Required task - Reproduce the following records line for line, without any change, and omit the pictures from your output.

Spatial relationship data
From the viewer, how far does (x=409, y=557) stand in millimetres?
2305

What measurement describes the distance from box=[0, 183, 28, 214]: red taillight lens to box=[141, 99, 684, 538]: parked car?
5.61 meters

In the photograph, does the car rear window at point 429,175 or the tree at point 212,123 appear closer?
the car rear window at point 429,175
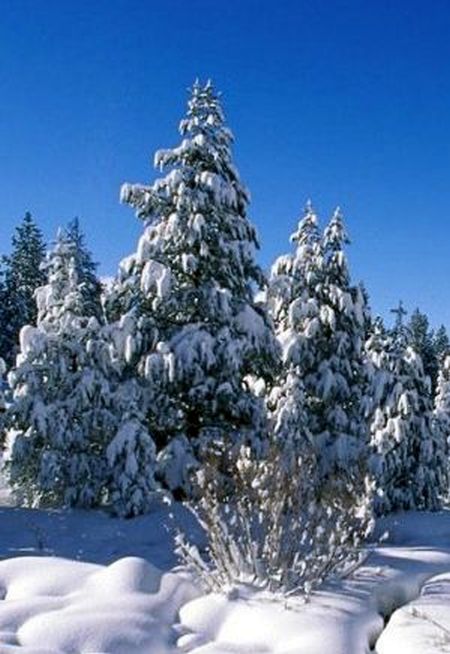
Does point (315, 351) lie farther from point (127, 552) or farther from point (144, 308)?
point (127, 552)

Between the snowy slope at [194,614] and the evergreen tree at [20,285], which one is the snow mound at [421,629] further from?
the evergreen tree at [20,285]

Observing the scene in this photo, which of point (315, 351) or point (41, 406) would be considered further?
point (315, 351)

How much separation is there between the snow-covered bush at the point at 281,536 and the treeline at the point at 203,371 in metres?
3.14

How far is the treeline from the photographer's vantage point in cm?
1432

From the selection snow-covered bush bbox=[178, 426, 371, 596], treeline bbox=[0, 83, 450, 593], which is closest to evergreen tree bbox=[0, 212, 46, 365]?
treeline bbox=[0, 83, 450, 593]

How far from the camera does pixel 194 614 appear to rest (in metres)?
5.96

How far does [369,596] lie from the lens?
22.1 feet

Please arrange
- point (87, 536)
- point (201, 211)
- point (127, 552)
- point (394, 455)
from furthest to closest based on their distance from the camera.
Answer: point (394, 455)
point (201, 211)
point (87, 536)
point (127, 552)

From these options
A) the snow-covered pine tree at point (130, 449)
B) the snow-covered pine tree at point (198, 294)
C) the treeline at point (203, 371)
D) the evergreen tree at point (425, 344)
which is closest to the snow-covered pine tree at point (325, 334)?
the treeline at point (203, 371)

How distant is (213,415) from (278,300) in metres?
5.26

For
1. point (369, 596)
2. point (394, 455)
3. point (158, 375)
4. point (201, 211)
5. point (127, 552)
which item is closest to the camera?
point (369, 596)

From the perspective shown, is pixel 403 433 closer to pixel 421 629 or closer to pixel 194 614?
pixel 421 629

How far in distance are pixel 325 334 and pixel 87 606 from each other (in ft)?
44.4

Expected answer -
From the viewer, how far does (x=409, y=557) stand in millimetres?
2305

What measurement describes the distance from box=[0, 183, 28, 214]: red taillight lens to box=[141, 99, 684, 538]: parked car?
5.61 meters

In the photograph, does the car rear window at point 429,175 or the tree at point 212,123 appear closer?
the car rear window at point 429,175
Does point (315, 351) lie farther from point (127, 552) or farther from point (144, 308)?
point (127, 552)

Between the snowy slope at [194,614] and the evergreen tree at [20,285], which one is the snow mound at [421,629] further from?
the evergreen tree at [20,285]

Observing the scene in this photo, which of point (315, 351) or point (41, 406) would be considered further?
point (315, 351)

How much separation is there between the snow-covered bush at the point at 281,536 and the treeline at the point at 203,371 in metres?
3.14

How far is the treeline from the photographer's vantage point in cm?
1432

From the selection snow-covered bush bbox=[178, 426, 371, 596], treeline bbox=[0, 83, 450, 593], which is closest to evergreen tree bbox=[0, 212, 46, 365]?
treeline bbox=[0, 83, 450, 593]

How far from the camera does pixel 194 614 appear to rest (in metres)?
5.96

How far does [369,596] lie from the lens?
22.1 feet

Please arrange
- point (87, 536)
- point (201, 211)
- point (127, 552)
- point (394, 455)
from furthest to closest based on their distance from the camera.
Answer: point (394, 455)
point (201, 211)
point (87, 536)
point (127, 552)

From these options
A) the snow-covered pine tree at point (130, 449)
B) the snow-covered pine tree at point (198, 294)
C) the treeline at point (203, 371)
D) the evergreen tree at point (425, 344)
which is closest to the snow-covered pine tree at point (325, 334)?
the treeline at point (203, 371)

How distant is (213,415) from (278,300) in metres?
5.26

For
1. point (369, 596)
2. point (394, 455)
3. point (158, 375)
4. point (201, 211)
5. point (127, 552)
which item is closest to the camera?
point (369, 596)

From the perspective shown, is pixel 403 433 closer to pixel 421 629 or closer to pixel 194 614?
pixel 421 629

How far in distance are pixel 325 334 and pixel 87 606 from each other (in ft)?
44.4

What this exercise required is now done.